Sabe tudo, vai dizer tudo. Tem ali as cautelas do prego e a malinha de mão onde levava escondidos, a enterrar, os fetos de D. Engrácia; só ela pode desvendar os vícios ocultos e o sítio onde a D. Biblioteca tinha a sua fístula. Conhece as misérias e os segredos das famílias correctas. Vai enfim dizer tudo, quando lhe surge o filho que não via há anos. Ei-lo criado de orgulho e côdeas. Submete-se logo, mais coçada e mais gasta, diante daquela obra-prima real e tangível. - Pois sim, pois sim... - Aí tens tu o teu sonho alimentado de côdeas e transformado em realidade. Aí está patente o sonho que sonhaste com inveja, o sonho que sonhaste com fel, aos ais, com a boca tapada, o sonho feito de farrapos, que ocultaste de toda a gente para poder viver. Aí está patente, à luz do sol, como os sonhos dos outros, de ambição e de império, o sonho que ninguém viu sonhar, e que sustentaste à custa da tua própria alma - ó Restituta da Piedade Sardinha!

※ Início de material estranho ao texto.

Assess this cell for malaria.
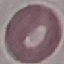
Uninfected.

Summary:
  - Stain: Giemsa
  - Image type: automatically extracted cell patch, resized to 64 × 64 pixels
  - Preparation: thin blood film
  - Capture: smartphone camera at the microscope eyepiece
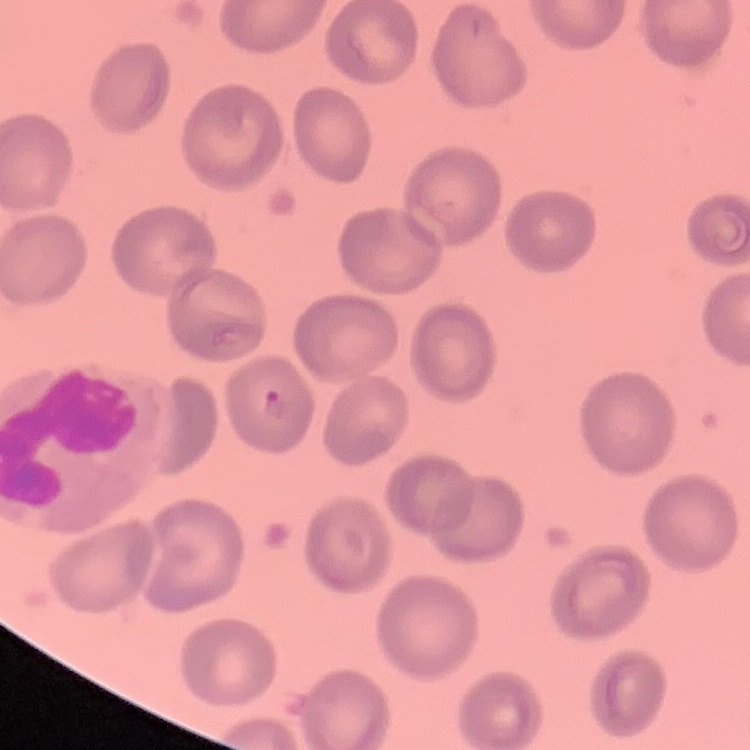

erythrocyte morphology = no rouleaux formation
stain = Field's or Giemsa
preparation = thin blood film
image type = one tile cut from a larger photomicrograph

... - Sejamos lógicos mãe - diz ele - na vida é preciso ser lógico. A mãe criou-me escondido, eu, por meu lado, disse sempre que não tinha mãe. Não hei-de agora que vou casar apresentá-la: - "Aqui está a minha mãe que me criou de esmolas, que me criou escondido".
- Tens razão, filho.
- É que eu sou lógico. Eu agora não hei-de dizer que sou seu filho. Estrago tudo, deito tudo a perder, se apareço com uma mãe que nunca foi minha mãe.
- Tens razão.
- O que é preciso é que a mãe desapareça. O que é preciso é que a mãe, que tem sido lógica deixando-me fazer carreira, não estrague agora tudo. Sem mãe caso rico. Caso com a filha do conselheiro Barata. Até agora podia escondê-la, minha mãe, agora é impossível. Quem soube sacrificar-se para me engrandecer, deve continuar a sacrificar-se. Não lhe peço mais nada: desapareça.
- Desapareço.
- Oh minha mãe, entendamos. Eu não a repilo. Respeito-a até. Quem me dera andar a passear consigo, mostrá-la a toda a gente, ir consigo ao Paço! Mas se não caso, fico pobre toda a minha vida e ninguém faz caso de mim. Desprezam-me. Não entro na política. Se me queria pobre a seu lado, tivesse-me sempre a seu lado.
- Tens razão.
- É o último sacrifício que lhe peço. Quem se tem sacrificado tanto, tem obrigação de se sacrificar mais uma vez. Criou-me, não lhe exijo mais nada.
- Tens razão, filho
Ela própria tem por aquela obra monumental de egoísmo, o respeito que teve sempre por as pessoas consideráveis. Está ali na sua frente de chapéu lustroso e luvas esticadas. Acrescentem a isto amor. Levou anos a criá-lo escondido, e revê-se embevecida nos cartões em que ele assina Monfalcão dos Monfalcões (Sardinha). De resto não lhe custa nada desaparecer. Não lhe custa mesmo nada. É mais uma ordem a cumprir. Obedece. Obedece, como obedeceu sempre à D. Hermengarda, à D. Teodora, à D. Hermínia, como obedeceu a todas as pessoas ricas e de consideração, como obedeceu á vida que fez dela um trapo. Apenas um minuto e esse minuto chega. Um minuto e mais nada. Nesse minuto a figura contraída reconhece a figura de trapos e de restos. Nesse único minuto de dúvida a D. Restituta vive mil anos e um dia e concentra-se em horror e desespero. É o minuto supremo em que a velha Pois Sim se sente arrastada ao céu e ao inferno, ouve vozes que falam ao mesmo tempo, e ela pronuncia palavras que nunca ousou pronunciar, nem mesmo no recanto mais obscuro da sua alma. - Vi-o! Vi-o! Vi-o! - Salta laré, perirone perirote!... A sacudidela de revolta extingue-se, sai da luta exausta, com todo o peso da montanha em cima, diminuída, reduzida outra vez a pois sim... Esses minutos que passou só e contemplando a ruína de toda a sua vida foram amargos como fel. - Mete o diabo no saco! - Tão cansada e tão gasta que nem as feições lhe reconheço; tão amarga e tão ridícula, tão pois sim, que da D. Restituta só resta uma expressão de dor, de dor mutilada a dizer que sim, sempre que sim - a dizer a tudo que sim.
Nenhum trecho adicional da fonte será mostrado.